Grosses délivréesRÉPUBLIQUE FRANÇAISE
aux parties le :AU NOM DU PEUPLE FRANÇAIS
COUR D'APPEL DE PARIS
Pôle 5 - Chambre 4
ARRÊT DU 09 MARS 2016
(n° , 5 pages)
Numéro d'inscription au répertoire général : 13/22051
Décision déférée à la Cour : Jugement du 28 Juin 2013 -Tribunal de Commerce de PARIS - RG n° 2011037417
APPELANTE
SARL PUBLIMAG DECO
ayant son siège social [Adresse 1]
[Adresse 1]
N° SIRET : 971 .20 0.5 55
prise en la personne de ses représentants légaux domiciliés en cette qualité audit siège
Représentée par Maître Michel MIORINI de la SELAS MIORINI ET ASSOCIES, avocat au barreau d'ESSONNE
INTIMÉE
SAS GROUPE ALTAX
ayant son siège social [Adresse 2]
[Adresse 2]
N° SIRET : 429 .31 3.2 57
prise en la personne de ses représentants légaux domiciliés en cette qualité audit siège
Représentée par Maître Grégory COHEN, avocat au barreau de PARIS, toque : C1263
COMPOSITION DE LA COUR :
En application des dispositions des articles 786 et 907 du code de procédure civile, l'affaire a été débattue le 19 Janvier 2016, en audience publique, les avocats ne s'y étant pas opposé, devant Madame Françoise COCCHIELLO, Présidente de chambre, chargée du rapport et Madame Dominique MOUTHON VIDILLES, Conseillère.
Ces magistrats ont rendu compte des plaidoiries dans le délibéré de la Cour, composée de :
Madame Françoise COCCHIELLO, Présidente de chambre, rédacteur
Madame Dominique MOUTHON VIDILLES, Conseillère
Monsieur François THOMAS, Conseiller
qui en ont délibéré,
Greffier, lors des débats : M. Vincent BRÉANT
ARRÊT :
- contradictoire,
- par mise à disposition de l'arrêt au greffe de la Cour, les parties en ayant été préalablement avisées dans les conditions prévues au deuxième alinéa de l'article 450 du code de procédure civile.
- signé par Madame Françoise COCCHIELLO, Présidente et par Monsieur Vincent BRÉANT, greffier auquel la minute a été remise par le magistrat signataire.

**DONNÉES FOURNIES**.

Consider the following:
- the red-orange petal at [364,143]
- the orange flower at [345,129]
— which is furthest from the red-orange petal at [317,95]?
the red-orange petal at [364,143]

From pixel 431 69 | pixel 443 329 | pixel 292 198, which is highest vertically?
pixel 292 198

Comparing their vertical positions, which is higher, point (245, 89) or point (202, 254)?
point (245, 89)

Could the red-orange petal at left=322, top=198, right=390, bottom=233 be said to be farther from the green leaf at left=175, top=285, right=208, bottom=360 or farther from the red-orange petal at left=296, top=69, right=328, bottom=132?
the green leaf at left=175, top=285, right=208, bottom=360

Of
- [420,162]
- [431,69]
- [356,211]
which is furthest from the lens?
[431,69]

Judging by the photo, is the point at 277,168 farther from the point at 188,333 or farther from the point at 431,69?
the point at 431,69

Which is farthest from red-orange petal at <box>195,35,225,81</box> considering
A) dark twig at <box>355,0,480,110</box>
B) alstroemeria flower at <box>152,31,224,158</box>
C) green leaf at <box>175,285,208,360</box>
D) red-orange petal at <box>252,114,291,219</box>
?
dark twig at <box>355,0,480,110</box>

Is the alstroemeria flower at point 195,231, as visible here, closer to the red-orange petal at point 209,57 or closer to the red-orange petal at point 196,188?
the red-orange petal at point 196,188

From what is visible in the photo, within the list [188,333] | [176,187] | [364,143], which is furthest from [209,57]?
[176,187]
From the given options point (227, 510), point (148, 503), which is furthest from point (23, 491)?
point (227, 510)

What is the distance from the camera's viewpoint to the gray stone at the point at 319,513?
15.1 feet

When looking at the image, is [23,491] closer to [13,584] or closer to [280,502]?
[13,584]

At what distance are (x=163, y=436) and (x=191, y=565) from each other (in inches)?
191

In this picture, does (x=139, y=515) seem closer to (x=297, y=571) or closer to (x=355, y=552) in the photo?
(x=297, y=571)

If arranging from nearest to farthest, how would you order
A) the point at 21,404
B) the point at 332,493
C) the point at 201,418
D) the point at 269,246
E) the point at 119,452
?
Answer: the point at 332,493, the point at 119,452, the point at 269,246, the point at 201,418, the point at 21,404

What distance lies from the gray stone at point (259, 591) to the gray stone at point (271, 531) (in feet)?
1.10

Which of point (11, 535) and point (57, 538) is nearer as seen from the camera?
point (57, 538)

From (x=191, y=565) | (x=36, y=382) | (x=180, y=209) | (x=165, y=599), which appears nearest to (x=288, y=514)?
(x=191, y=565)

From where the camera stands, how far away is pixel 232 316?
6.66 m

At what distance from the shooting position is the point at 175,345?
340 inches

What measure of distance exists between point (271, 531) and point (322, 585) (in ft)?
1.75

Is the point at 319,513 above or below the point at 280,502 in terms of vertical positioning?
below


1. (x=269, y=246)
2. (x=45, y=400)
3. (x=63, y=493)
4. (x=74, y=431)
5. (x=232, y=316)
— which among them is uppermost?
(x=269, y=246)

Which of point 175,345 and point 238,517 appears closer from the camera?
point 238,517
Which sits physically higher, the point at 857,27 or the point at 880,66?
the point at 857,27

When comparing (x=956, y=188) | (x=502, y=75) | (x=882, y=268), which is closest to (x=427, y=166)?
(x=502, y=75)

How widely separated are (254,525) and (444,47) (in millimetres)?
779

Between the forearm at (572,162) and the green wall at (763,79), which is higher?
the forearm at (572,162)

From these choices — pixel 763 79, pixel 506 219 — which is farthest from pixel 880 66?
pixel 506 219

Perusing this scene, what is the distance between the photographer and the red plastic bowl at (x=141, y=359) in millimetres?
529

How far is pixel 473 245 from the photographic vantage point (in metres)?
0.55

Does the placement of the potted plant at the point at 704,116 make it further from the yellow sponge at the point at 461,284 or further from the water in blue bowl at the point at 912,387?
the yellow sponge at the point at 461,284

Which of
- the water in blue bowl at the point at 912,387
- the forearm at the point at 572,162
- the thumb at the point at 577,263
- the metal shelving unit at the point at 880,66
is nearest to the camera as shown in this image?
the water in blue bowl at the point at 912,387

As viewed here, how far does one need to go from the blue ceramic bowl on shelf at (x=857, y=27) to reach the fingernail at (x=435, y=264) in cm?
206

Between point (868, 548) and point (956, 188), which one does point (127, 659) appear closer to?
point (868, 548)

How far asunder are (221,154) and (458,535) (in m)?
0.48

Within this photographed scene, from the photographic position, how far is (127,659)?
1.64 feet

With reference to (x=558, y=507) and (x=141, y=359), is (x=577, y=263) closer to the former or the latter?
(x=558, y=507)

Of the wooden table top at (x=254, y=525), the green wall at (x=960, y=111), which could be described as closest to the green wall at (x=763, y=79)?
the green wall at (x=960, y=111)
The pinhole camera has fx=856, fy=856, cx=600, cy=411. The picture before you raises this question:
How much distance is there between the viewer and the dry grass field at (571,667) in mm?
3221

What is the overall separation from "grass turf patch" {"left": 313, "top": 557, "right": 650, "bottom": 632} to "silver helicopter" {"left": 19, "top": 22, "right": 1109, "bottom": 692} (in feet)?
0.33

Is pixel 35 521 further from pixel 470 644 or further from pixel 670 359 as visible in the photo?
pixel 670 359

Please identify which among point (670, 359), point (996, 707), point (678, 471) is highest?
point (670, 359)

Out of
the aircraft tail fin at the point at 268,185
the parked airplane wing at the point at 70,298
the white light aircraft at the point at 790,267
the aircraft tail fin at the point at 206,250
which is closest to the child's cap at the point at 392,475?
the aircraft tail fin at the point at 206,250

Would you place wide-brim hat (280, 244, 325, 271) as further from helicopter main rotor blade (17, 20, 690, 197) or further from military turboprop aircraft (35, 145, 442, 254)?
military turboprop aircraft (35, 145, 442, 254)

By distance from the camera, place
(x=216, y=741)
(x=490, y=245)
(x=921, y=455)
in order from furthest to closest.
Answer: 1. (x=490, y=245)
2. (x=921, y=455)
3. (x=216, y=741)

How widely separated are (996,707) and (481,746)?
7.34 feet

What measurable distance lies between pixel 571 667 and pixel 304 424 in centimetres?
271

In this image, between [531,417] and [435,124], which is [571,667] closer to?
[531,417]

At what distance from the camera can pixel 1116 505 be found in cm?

**TÂCHES DEMANDÉES**.
1. Dressez la liste de toutes les personnes physiques nommées dans l'arrêt de la cour d'appel.
2. Indiquez uniquement le nombre de lignes des entrées qui contiennent la chaîne "camera", en respectant la casse.

**RÉPONSES ATTENDUES**.
1. Michel MIORINI, Grégory COHEN, Françoise COCCHIELLO, Dominique MOUTHON VIDILLES, François THOMAS, Vincent BRÉANT

2. 8